Improving statistical machine translation by adapting translation models to translationese

  • Authors:
  • Gennadi Lembersky;Noam Ordan;Shuly Wintner

  • Affiliations:
  • University of Haifa, Israel;University of Haifa, Israel;University of Haifa, Israel

  • Venue:
  • Computational Linguistics
  • Year:
  • 2013

Quantified Score

Hi-index 0.00

Visualization

Abstract

Translation models used for statistical machine translation are compiled from parallel corpora that are manually translated. The common assumption is that parallel texts are symmetrical: The direction of translation is deemed irrelevant and is consequently ignored. Much research in Translation Studies indicates that the direction of translation matters, however, as translated language translationese has many unique properties. It has already been shown that phrase tables constructed from parallel corpora translated in the same direction as the translation task outperform those constructed from corpora translated in the opposite direction. We reconfirm that this is indeed the case, but emphasize the importance of also using texts translated in the "wrong" direction. We take advantage of information pertaining to the direction of translation in constructing phrase tables by adapting the translation model to the special properties of translationese.

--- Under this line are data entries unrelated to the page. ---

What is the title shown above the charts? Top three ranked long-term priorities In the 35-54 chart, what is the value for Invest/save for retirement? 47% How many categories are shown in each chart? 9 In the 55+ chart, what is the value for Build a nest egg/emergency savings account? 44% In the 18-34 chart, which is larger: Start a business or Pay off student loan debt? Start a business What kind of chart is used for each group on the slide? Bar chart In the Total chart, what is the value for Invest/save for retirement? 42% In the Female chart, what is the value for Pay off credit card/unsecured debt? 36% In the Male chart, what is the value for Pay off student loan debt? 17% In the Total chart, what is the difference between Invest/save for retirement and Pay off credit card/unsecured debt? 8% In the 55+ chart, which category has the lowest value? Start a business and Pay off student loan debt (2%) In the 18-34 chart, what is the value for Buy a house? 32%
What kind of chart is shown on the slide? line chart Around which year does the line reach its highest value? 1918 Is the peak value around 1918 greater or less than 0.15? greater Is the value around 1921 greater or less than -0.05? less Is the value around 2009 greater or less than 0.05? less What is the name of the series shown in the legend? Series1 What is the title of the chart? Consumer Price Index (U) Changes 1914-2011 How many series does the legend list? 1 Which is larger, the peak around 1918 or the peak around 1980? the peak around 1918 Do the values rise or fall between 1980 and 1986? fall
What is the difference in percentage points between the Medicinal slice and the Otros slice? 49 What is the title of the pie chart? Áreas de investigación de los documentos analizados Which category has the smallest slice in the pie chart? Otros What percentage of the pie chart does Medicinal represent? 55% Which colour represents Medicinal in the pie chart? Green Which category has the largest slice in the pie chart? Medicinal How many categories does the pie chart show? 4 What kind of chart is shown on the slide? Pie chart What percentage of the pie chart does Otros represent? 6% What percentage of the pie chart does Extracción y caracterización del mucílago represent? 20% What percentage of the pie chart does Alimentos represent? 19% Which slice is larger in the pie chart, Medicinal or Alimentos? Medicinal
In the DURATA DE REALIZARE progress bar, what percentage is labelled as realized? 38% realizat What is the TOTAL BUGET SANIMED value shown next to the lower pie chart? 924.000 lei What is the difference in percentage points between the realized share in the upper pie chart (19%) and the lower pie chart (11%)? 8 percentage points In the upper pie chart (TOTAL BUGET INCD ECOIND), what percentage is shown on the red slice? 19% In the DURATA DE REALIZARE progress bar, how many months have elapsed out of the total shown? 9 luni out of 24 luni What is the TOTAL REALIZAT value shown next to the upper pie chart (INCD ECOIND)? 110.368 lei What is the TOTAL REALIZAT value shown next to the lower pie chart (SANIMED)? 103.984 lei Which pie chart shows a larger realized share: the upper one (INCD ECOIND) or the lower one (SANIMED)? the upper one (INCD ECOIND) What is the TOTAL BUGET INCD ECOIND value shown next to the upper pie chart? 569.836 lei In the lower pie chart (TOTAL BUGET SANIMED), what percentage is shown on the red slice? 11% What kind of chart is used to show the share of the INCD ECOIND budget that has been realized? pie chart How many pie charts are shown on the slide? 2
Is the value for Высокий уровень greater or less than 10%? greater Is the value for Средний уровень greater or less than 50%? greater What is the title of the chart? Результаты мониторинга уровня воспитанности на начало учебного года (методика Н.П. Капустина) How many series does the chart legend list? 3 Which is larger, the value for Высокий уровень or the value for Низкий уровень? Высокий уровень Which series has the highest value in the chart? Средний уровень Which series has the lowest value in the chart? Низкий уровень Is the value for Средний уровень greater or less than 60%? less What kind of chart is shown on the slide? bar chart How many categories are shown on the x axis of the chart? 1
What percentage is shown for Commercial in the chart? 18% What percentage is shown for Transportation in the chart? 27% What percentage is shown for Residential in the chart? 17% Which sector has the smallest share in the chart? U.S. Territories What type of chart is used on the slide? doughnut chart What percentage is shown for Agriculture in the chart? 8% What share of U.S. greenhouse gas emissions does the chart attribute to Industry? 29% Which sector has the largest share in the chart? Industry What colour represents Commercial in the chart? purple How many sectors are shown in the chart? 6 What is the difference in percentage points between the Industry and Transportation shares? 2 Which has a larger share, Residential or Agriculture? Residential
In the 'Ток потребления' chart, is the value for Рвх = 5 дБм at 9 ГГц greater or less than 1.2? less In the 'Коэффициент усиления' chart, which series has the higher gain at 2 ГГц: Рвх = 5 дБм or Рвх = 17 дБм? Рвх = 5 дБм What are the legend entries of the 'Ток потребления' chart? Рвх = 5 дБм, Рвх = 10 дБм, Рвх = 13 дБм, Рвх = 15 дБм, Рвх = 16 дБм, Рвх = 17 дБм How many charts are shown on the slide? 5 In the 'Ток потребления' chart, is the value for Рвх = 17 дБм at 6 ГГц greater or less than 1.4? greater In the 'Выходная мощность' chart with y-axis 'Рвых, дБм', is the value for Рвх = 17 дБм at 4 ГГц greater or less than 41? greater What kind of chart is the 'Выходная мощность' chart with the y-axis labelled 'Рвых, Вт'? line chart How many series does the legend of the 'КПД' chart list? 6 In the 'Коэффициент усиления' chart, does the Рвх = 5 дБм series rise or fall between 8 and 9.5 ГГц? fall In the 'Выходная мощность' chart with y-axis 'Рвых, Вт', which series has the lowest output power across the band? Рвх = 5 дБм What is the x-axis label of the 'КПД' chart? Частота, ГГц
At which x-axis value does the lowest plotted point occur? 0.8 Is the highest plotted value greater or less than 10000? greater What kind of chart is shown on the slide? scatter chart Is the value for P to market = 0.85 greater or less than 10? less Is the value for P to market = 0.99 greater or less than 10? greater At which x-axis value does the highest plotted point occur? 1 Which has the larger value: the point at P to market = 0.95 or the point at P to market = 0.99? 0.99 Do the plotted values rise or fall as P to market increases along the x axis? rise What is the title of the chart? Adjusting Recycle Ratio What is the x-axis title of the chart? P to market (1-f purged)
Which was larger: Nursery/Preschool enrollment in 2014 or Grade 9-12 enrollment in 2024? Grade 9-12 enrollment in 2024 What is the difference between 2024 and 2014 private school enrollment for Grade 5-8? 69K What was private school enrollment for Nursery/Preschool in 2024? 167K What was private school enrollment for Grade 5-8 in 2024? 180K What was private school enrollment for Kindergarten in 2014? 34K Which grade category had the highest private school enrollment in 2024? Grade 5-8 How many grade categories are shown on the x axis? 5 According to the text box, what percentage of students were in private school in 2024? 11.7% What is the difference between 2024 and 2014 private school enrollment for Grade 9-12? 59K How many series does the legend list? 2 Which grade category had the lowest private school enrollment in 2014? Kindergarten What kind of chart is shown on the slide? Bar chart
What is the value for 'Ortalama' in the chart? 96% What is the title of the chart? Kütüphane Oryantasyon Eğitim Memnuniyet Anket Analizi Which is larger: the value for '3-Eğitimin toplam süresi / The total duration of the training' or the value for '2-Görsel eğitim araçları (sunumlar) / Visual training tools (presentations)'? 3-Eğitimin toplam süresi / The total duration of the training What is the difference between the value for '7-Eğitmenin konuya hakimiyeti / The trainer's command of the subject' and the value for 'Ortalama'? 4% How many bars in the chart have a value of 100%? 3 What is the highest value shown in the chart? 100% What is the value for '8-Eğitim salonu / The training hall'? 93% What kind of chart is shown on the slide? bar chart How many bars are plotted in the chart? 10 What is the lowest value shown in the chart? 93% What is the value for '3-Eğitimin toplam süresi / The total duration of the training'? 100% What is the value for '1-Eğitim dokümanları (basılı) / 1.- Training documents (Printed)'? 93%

We explore two adaptation techniques: First, we create a mixture model by interpolating phrase tables trained on texts translated in the "right" and the "wrong" directions. The weights for the interpolation are determined by minimizing perplexity. Second, we define entropy-based measures that estimate the correspondence of target-language phrases to translationese, thereby eliminating the need to annotate the parallel corpus with information pertaining to the direction of translation. We show that incorporating these measures as features in the phrase tables of statistical machine translation systems results in consistent, statistically significant improvement in the quality of the translation.